From the abstract:
Scholars, immigration judges, attorneys, and congressional committees have been calling for a truly independent immigration adjudication system for decades, critiquing a system in which some judges describe themselves as “U.S. imitation judges.” This article examines the lack of truly independent immigration judges through the lens of the Fourth Amendment, which applies when a noncitizen is arrested for deportation. In 1975, the Supreme Court held in Gerstein v. Pugh that to continue detention after an initial arrest in the criminal context, the detached judgment of a neutral judge is necessary; a prosecutor’s finding of probable cause is insufficient to protect the important Fourth Amendment rights to be free from an unreasonable seizure. In contrast, in the immigration detention context, no such neutral judge has any role in the process. Every person who authorizes a noncitizen’s arrest and detention works for a law enforcement agency, causing one to wonder who exactly is exercising independent judgment over decisions concerning noncitizens’ physical freedom.
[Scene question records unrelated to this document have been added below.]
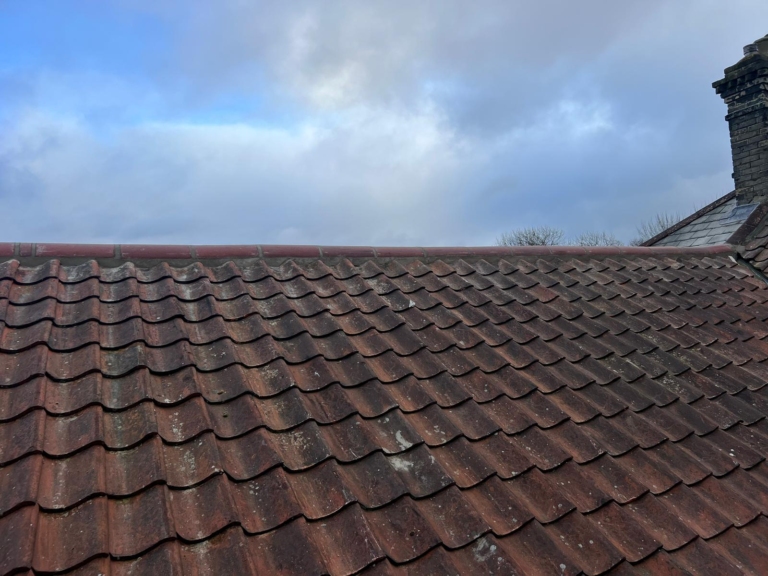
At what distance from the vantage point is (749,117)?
28.6ft

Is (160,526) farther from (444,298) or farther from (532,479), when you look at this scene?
(444,298)

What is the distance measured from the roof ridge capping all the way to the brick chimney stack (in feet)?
13.2

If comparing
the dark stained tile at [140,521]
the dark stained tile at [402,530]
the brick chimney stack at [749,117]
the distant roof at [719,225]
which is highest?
the brick chimney stack at [749,117]

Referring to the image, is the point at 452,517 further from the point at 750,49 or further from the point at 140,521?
the point at 750,49

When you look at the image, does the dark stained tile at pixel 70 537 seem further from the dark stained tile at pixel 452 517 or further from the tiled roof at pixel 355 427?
the dark stained tile at pixel 452 517

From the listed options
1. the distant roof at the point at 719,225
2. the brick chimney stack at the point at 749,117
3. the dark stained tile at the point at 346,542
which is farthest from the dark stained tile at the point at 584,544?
the brick chimney stack at the point at 749,117

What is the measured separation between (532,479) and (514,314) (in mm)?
1906

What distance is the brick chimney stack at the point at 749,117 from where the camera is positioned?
8.45 m

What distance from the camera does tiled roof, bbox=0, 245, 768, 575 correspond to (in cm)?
224

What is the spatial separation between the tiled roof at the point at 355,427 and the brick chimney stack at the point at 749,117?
4772 mm

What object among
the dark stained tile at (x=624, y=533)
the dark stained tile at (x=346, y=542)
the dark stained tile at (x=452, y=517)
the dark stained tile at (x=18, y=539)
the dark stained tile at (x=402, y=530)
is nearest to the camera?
the dark stained tile at (x=18, y=539)

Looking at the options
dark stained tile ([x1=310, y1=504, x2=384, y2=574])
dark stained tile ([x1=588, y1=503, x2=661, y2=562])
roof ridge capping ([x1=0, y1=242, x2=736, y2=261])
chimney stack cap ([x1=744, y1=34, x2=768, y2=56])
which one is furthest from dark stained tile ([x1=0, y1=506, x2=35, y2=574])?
chimney stack cap ([x1=744, y1=34, x2=768, y2=56])

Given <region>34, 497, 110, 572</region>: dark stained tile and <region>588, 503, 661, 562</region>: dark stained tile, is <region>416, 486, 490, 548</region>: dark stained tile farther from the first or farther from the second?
<region>34, 497, 110, 572</region>: dark stained tile

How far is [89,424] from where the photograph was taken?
102 inches
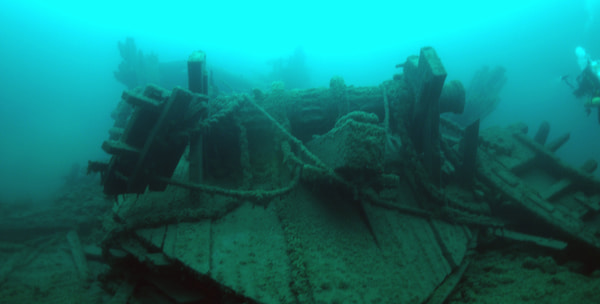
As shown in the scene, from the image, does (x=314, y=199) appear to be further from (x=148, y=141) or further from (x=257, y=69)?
(x=257, y=69)

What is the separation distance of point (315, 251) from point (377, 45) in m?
68.8

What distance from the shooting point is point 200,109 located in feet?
9.52

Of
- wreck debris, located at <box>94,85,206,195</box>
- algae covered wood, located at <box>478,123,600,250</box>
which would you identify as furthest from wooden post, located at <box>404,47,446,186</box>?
wreck debris, located at <box>94,85,206,195</box>

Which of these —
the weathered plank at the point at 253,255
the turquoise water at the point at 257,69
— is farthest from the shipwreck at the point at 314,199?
the turquoise water at the point at 257,69

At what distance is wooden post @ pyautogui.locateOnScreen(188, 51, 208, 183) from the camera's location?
10.2ft

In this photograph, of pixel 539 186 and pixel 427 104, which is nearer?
pixel 427 104

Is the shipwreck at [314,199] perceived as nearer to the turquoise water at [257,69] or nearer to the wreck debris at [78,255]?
the wreck debris at [78,255]

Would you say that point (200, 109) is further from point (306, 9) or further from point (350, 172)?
point (306, 9)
This article begins with an overview of the relevant Fourth Amendment law, which requires a neutral judge to review a law enforcement officer’s warrantless arrest in order to continue detention, and demonstrates why the Fourth Amendment applies to immigration arrests, although nominally “civil.” Thus, the lack of a truly neutral judge available to review DHS arrest decisions exposes the entire immigration detention system to a Fourth Amendment challenge. To resolve this issue, I propose that, in order to continue pretrial detention for deportation, federal magistrate judges, rather than immigration judges, must make a probable cause finding. This proposal resolves the Fourth Amendment violations that occur when the only supposedly “neutral” judge, who authorizes the jailing of a human being, is regularly critiqued as not so “neutral.” While others have effectively argued that the entire immigration adjudication system needs a judge who is untethered from a law enforcement agency, in this article I focus only on the initial decision to continue pretrial detention, as this is where, in the criminal pretrial context, the Fourth Amendment’s probable cause hearing requirement attaches.